Home-based sole proprietors generate $102 billion in combined annual revenue, and their ranks are expected keep growing, according to a new study by the Small Business Administration's Office of Advocacy.

While home-based  sole proprietors bring in almost $15,700 less on average than their non-home-based counterparts -- $22,569 in net income versus $38,243 -- they earn a higher return on gross revenues because of lower overhead costs.

The study examined 2002 federal income tax data from sole proprietors who deducted home-office expenses. The study does not include firms that opt not to take the home-office deduction or those that deduct for both a home office and rent. However, if such businesses were included, "the total annual revenue may be over $500 billion," said Joanne H. Pratt, a small-business consultant and researcher who authored the study. 

"Sole proprietorships are a vital part of our economy," Thomas M. Sullivan, chief counsel for the Office of Advocacy, said in a statement. "Many are home-based micro businesses; collectively they generate a significant amount of economic activity. For the average sole proprietor, their business provides benefits of entrepreneurship that go beyond just income and revenue."

Operating a business from home offers unique advantages, including low overhead costs and the flexibility to work at home while raising a family. The study found that such business owners work fewer hours per week and days per year, while relying on their business for 25% of their total income compared to 33% of non-home-based owners.
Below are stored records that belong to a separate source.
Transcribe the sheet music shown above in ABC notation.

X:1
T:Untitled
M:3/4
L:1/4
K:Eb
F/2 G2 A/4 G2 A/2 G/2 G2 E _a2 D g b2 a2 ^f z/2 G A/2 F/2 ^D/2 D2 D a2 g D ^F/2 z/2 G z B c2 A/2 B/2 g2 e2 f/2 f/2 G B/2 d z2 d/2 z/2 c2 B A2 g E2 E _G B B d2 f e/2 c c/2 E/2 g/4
"My business started out of my home mostly because I didn't want to work for anyone but myself," said Bill Hermann, owner and sole DJ for Blue Chip Productions, located in Prior Lake, Minn. "I wanted to be my own boss. My wife works full time. I'm a husband and father of two girls under the age of four. Right now it's a lifestyle choice."
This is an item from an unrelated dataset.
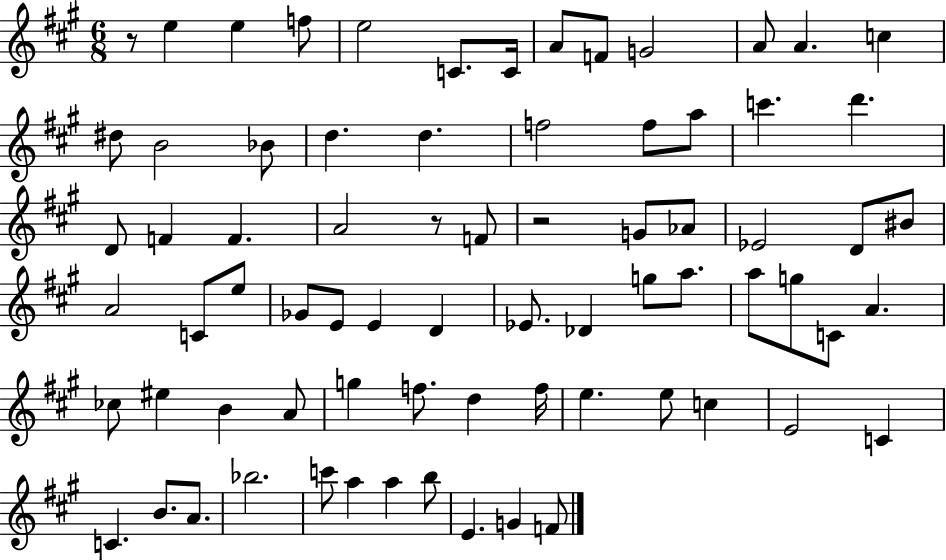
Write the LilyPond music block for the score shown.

The study suggested that self-employment may rise due to demographic, technology, and lifestyle factors. Pratt also cited longer average lifespan, which has encouraged some retirees  to explore second careers. "What are they going too do with all those years?" she said. "I think they'll pursue hobbies and turn those hobbies into home-based businesses."

Emerging technologies have made it easier to work at home, while the stigma associated with home-based businesses has also faded somewhat. "It's possible to run the tech dependent home-based business anywhere," Pratt said. "It's gotten so that we're a mobile workforce. It's become so commonplace now it's accepted. You work in the car, in the home, in the Starbucks line."